What to work on: Reproduce the listing below verbatim, omitting the pictures.

Data excerpts:
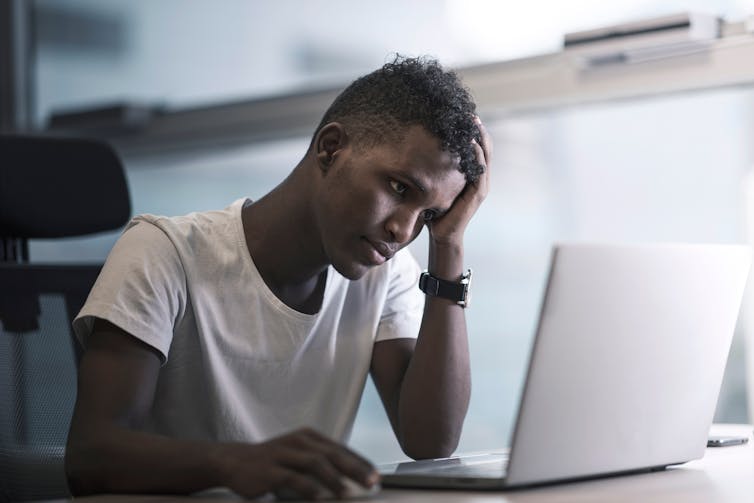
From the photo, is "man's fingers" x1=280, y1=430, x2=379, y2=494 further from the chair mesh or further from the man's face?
the chair mesh

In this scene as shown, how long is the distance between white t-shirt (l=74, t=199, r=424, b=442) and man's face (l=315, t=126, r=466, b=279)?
142 mm

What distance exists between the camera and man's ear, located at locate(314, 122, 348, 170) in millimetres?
1384

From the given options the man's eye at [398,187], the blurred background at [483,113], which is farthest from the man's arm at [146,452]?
the blurred background at [483,113]

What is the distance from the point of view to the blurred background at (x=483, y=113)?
1.98 meters

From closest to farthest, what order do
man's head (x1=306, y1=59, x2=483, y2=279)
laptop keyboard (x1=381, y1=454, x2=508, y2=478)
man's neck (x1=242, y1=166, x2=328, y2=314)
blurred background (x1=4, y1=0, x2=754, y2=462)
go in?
laptop keyboard (x1=381, y1=454, x2=508, y2=478), man's head (x1=306, y1=59, x2=483, y2=279), man's neck (x1=242, y1=166, x2=328, y2=314), blurred background (x1=4, y1=0, x2=754, y2=462)

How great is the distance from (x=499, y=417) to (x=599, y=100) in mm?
782

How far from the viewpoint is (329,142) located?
1394 mm

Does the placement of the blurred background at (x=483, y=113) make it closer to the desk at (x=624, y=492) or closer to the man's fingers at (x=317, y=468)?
the desk at (x=624, y=492)

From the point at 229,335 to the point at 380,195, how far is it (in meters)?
0.30

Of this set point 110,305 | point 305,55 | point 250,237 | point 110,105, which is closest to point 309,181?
point 250,237

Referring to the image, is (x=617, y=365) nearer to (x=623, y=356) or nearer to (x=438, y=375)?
(x=623, y=356)

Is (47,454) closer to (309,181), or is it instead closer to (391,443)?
(309,181)

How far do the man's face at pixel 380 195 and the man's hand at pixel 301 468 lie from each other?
0.45 metres

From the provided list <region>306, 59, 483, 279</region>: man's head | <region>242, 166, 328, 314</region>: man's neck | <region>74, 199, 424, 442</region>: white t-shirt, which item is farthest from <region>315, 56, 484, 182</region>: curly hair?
<region>74, 199, 424, 442</region>: white t-shirt
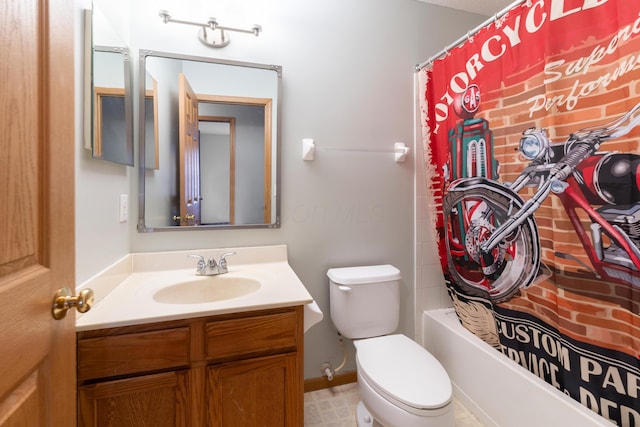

Output of the exercise:
From the photo, is "man's fingers" x1=280, y1=430, x2=379, y2=494 further from the chair mesh or further from the man's face?
the chair mesh

In this scene as shown, how long is the distance between white t-shirt (l=74, t=199, r=424, b=442) and man's face (l=315, t=126, r=466, b=279)?
142 mm

What distance exists between the camera and man's ear, located at locate(314, 122, 348, 170) in millimetres?
1384

From the given options the man's eye at [398,187], the blurred background at [483,113], which is farthest from the man's arm at [146,452]?
the blurred background at [483,113]

What is the distance from the point of view to the blurred background at (x=483, y=113)?
1.98 meters

From closest to farthest, what order do
man's head (x1=306, y1=59, x2=483, y2=279)
laptop keyboard (x1=381, y1=454, x2=508, y2=478)
man's neck (x1=242, y1=166, x2=328, y2=314)
blurred background (x1=4, y1=0, x2=754, y2=462)
go in?
laptop keyboard (x1=381, y1=454, x2=508, y2=478), man's head (x1=306, y1=59, x2=483, y2=279), man's neck (x1=242, y1=166, x2=328, y2=314), blurred background (x1=4, y1=0, x2=754, y2=462)

How great is the distance from (x=499, y=417) to (x=599, y=100) in mm?
782

How far from the viewpoint is (329,142) located?
1394 mm

Does the placement of the blurred background at (x=483, y=113) make it closer to the desk at (x=624, y=492) or closer to the man's fingers at (x=317, y=468)?
the desk at (x=624, y=492)

From the point at 229,335 to the point at 380,195, how far is it (in meters)?
0.30

Of this set point 110,305 | point 305,55 | point 250,237 | point 110,105, which is closest to point 309,181?
point 250,237

Referring to the image, is (x=617, y=365) nearer to (x=623, y=356) or nearer to (x=438, y=375)?
(x=623, y=356)

Is (47,454) closer to (309,181), or is it instead closer to (391,443)?
(309,181)

How far do the man's face at pixel 380 195 and the man's hand at pixel 301 468 lie from each other?
0.45 metres

From the provided list <region>306, 59, 483, 279</region>: man's head | <region>242, 166, 328, 314</region>: man's neck | <region>74, 199, 424, 442</region>: white t-shirt, which item is farthest from <region>315, 56, 484, 182</region>: curly hair?
<region>74, 199, 424, 442</region>: white t-shirt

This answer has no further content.